You get the error because bias_add expects a Tensor and you are passing it a float (the actual value of the bias). Also, be aware that your hidden layer actually has 3 biases (one for each node). If you want to add the bias of the first node to your output layer, this should work:
import keras.backend as K
from keras.layers import Dense, Activation
from keras.models import Sequential
model = Sequential()
layer1 = Dense(3, input_dim=2, activation='sigmoid')
layer2 = Dense(1, activation=None, use_bias=False)
activation = Activation('sigmoid')
model.add(layer1)
model.add(layer2)
K.bias_add(model.output, layer1.bias[0:1]) # slice like this to not lose a dimension
model.add(activation)
print(model.summary())
Note that, to be 'correct' (according to the definition of what a dense layer does), you should add the bias first, then the activation.
Also, your code is not really in line with the picture of your network.

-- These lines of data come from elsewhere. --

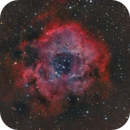 Rosette Nebula HaLRGB,                                Paul Schuberth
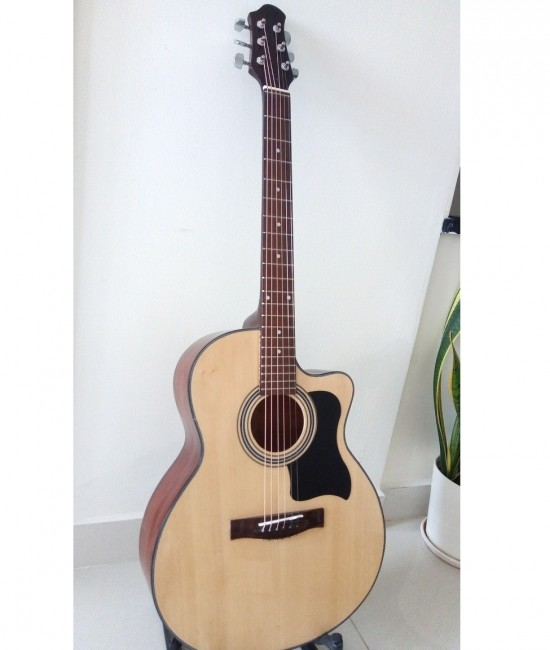 Guitar acoustic DJ100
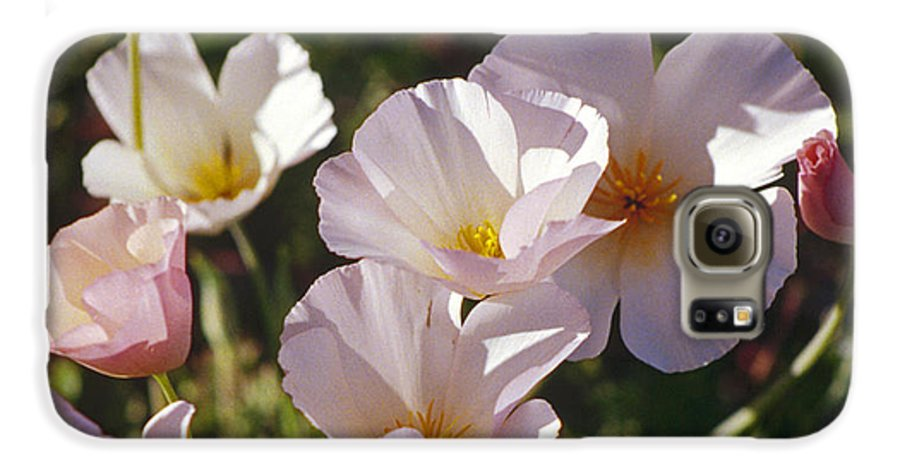 Flowers Galaxy S6 Case featuring the photograph Icelandic Poppies by Kathy McClure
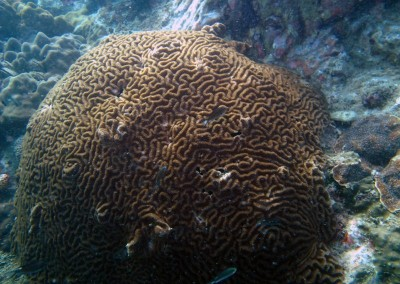 Large Brain Coral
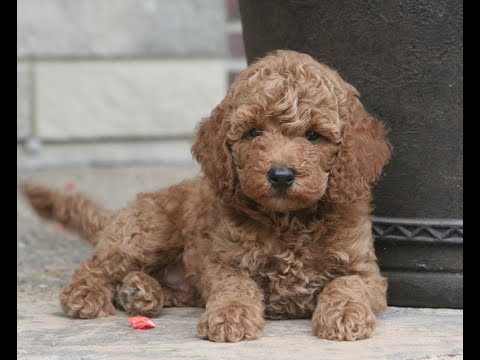 Miniature Poodle/Moyen Poodle Puppies for Sale from Indiana Breeder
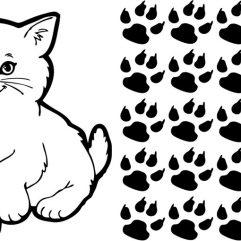 Chat et 20 pattes de chat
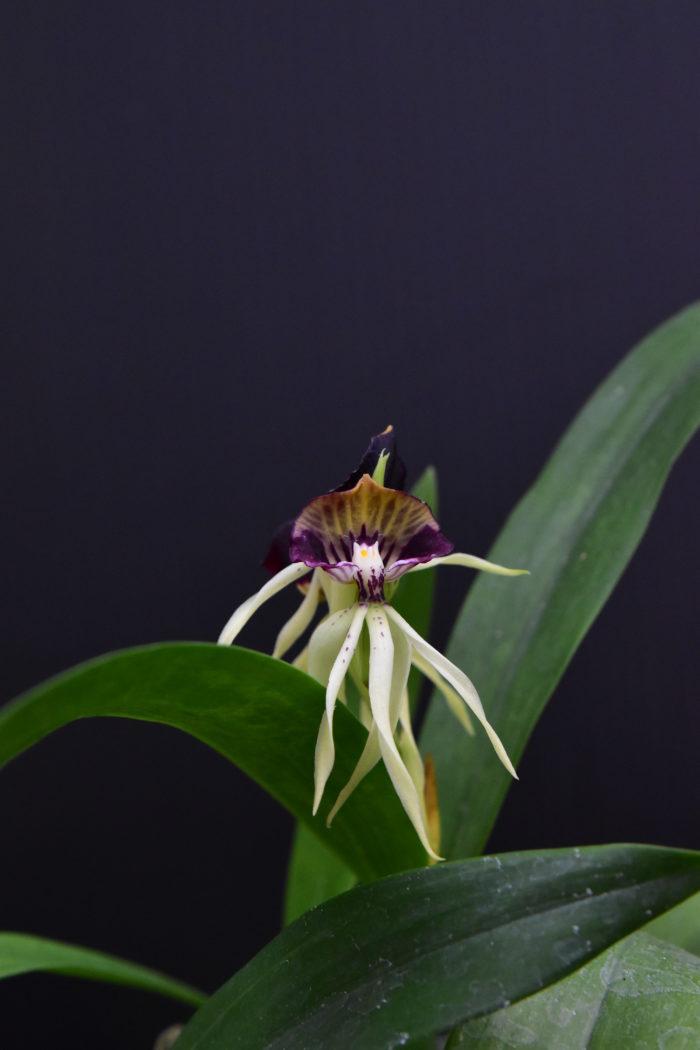 エンシクリア・コクレアタ  岸諸国の温暖で湿度の高い森林の樹木に着生する原種ラン。花が180度回転して咲くため、リップ(唇弁)が上にきている。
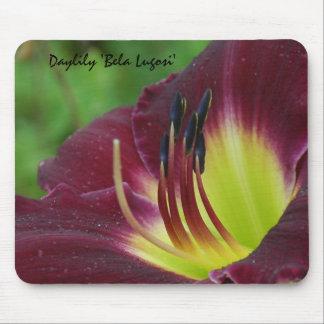 Daylily 'Bela Lugosi' Mouse Pad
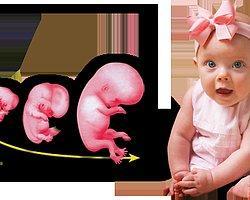 Hamilelikte Hafta Hafta Süreç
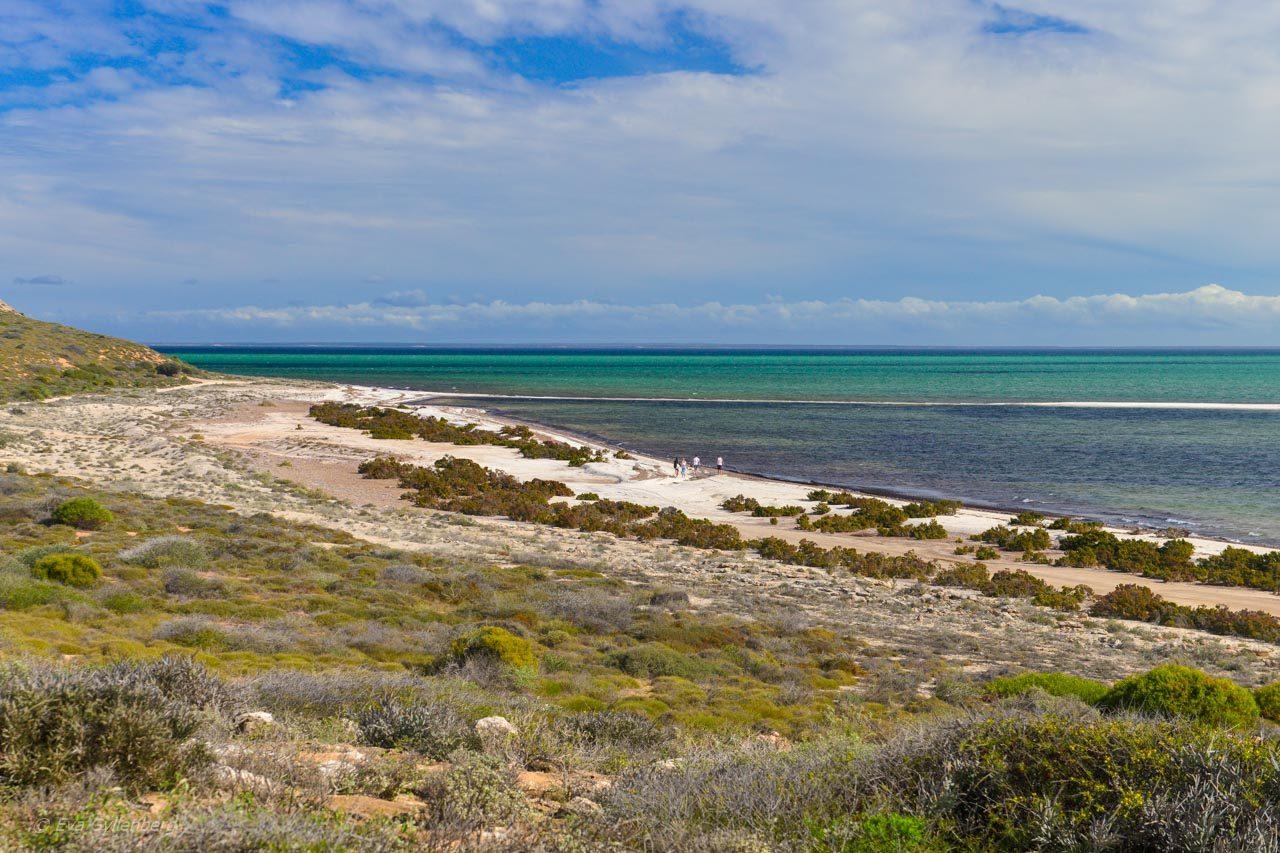 Strand i Shark Bay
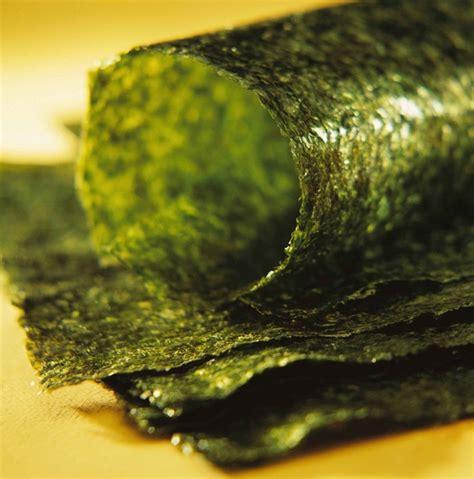 cuisiner des algues et si cuisiner les algues était plus ragoûtant qu 39 il n 39 y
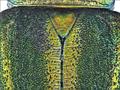 Stenochroma daliensis Bentanachs, 2010 Scutellum (11081435685).png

In the picture, one single shared bias is added to each of the nodes in the network. You can do this with the functional API. The idea is to disable the use of biases in the hidden layer and the output layers, and to manually add a bias variable that you define yourself and that will be shared by the layers. I'm using tensorflow for tf.add() since that supports broadcasting:
from keras.layers import Dense, Lambda, Input, Add
from keras.models import Model
import keras.backend as K
import tensorflow as tf
# Define the shared bias as a custom keras variable
shared_bias = K.variable(value=[0], name='shared_bias')
input_layer = Input(shape=(2,))
# Disable biases in the hidden layer
dense_1 = Dense(units=3, use_bias=False, activation=None)(input_layer)
# Manually add the shared bias
dense_1 = Lambda(lambda x: tf.add(x, shared_bias))(dense_1)
# Disable bias in output layer
output_layer = Dense(units=1, use_bias=False)(dense_1)
# Manually add the bias variable
output_layer = Lambda(lambda x: tf.add(x, shared_bias))(output_layer)
model = Model(inputs=input_layer, outputs=output_layer)
print(model.summary())
This assumes that your shared bias is not trainable though.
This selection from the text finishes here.